January 22, 2004 at 1:55 p.m.
Recycling for Wildlife is going to serve as a transfer station where you’ll leave your old electronics for a small fee, with actual handling costs being underwritten by county government.
Recycling for Wildlife will store the obsolete items until there’s a semi trailer load, and then contract with a processing firm, 5R Processors, Ltd. of Glen Flora, Wisconsin to take them away, break them down and reclaim the hazardous materials.
Up until the Johnsons came along the county disposed of hazardous electronic components in a twice-yearly event that wasn’t always convenient or cost effective.
Chisago County Recycling Coordinator Gary Noren says having every Saturday continuing disposal, at an affordable price, will help keep old VCRs, computer monitors, keyboards and other items out of the garbage stream.
Why do we not want to throw these in the landfill?
Noren explained that the switches and relays contain mercury, there are PCBs in televisions and computers manufactured before the 1980s, printed circuit boards contain lead, chromium and cadmium and the “permanent” batteries in many electronics are hazardous.
Plus, if you have working electronics that you simply are sick of storing in your closet, basement or garage-- the Johnsons will set those aside and the re-claiming firm will fix-up the units and re-market them at little charge to charities.
The Chisago County Board approved the new electronics disposal system funded this year by the Waste Management Fee.
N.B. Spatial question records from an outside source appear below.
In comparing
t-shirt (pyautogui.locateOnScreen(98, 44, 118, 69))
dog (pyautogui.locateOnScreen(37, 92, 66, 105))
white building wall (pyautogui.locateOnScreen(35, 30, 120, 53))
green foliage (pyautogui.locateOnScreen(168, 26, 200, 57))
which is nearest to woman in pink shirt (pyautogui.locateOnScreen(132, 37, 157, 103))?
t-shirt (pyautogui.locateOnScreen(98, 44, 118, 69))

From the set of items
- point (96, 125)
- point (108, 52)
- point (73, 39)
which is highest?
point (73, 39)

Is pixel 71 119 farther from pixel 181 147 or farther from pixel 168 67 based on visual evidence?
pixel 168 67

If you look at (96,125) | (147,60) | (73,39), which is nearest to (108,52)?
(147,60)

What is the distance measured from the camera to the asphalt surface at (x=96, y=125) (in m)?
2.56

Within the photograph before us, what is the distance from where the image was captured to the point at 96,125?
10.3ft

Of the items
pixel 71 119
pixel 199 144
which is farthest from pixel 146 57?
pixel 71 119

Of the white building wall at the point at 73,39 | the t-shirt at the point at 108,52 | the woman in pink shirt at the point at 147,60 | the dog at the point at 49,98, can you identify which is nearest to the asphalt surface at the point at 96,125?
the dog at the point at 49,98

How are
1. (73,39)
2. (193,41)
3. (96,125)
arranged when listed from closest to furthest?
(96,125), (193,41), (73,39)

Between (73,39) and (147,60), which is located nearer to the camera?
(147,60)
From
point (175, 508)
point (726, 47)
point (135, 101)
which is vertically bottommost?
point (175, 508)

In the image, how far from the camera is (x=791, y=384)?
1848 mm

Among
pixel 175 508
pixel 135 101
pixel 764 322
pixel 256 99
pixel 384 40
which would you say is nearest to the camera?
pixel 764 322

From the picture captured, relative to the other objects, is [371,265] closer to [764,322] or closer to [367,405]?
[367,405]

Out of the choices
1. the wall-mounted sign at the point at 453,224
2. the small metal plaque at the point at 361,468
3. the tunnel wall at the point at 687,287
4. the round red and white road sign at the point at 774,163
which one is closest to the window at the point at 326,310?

January 17 was the first day for the disposal.
If you tried to dispose of an old computer monitor, CPU, keyboard and mouse somewhere else it would probably run you about $20 plus.
Chisago County residents who use Recycling for Wildlife will pay $10 for disposing that four-piece package. Other disposal fees are $5 for an old FAX, $5 for a laptop, and $10 for an obsolete copier.
Jenny Johnson explained that the name of the business--Recycling for Wildlife-- comes by way of the aluminum can division. All the aluminum proceeds are donated to the county Audubon Chapter. The company is not a non-profit.
Recycling for Wildlife opened in April 2003.
It’s housed in a red, farm outbuilding located alongside the east edge of the highway, behind a line of trees. The site is one-half mile south of the Harris business district.
Dick and Jenny Johnson own a good stretch of the land abutting the highway south of Harris and they still farm. Dick is a lifelong resident and Jenny moved here from south of the Twin Cities, when she married Dick six years ago.
They also sell kiln dried wood shavings for animal bedding and they take appliances, scrap metal and an assortment of goods.
If Saturday doesn’t work for you, call them at 651-674-7268 for an appointment.
Jenny Johnson said county residents should take advantage of this program because you never know, there might be a different need funded with the money come next year.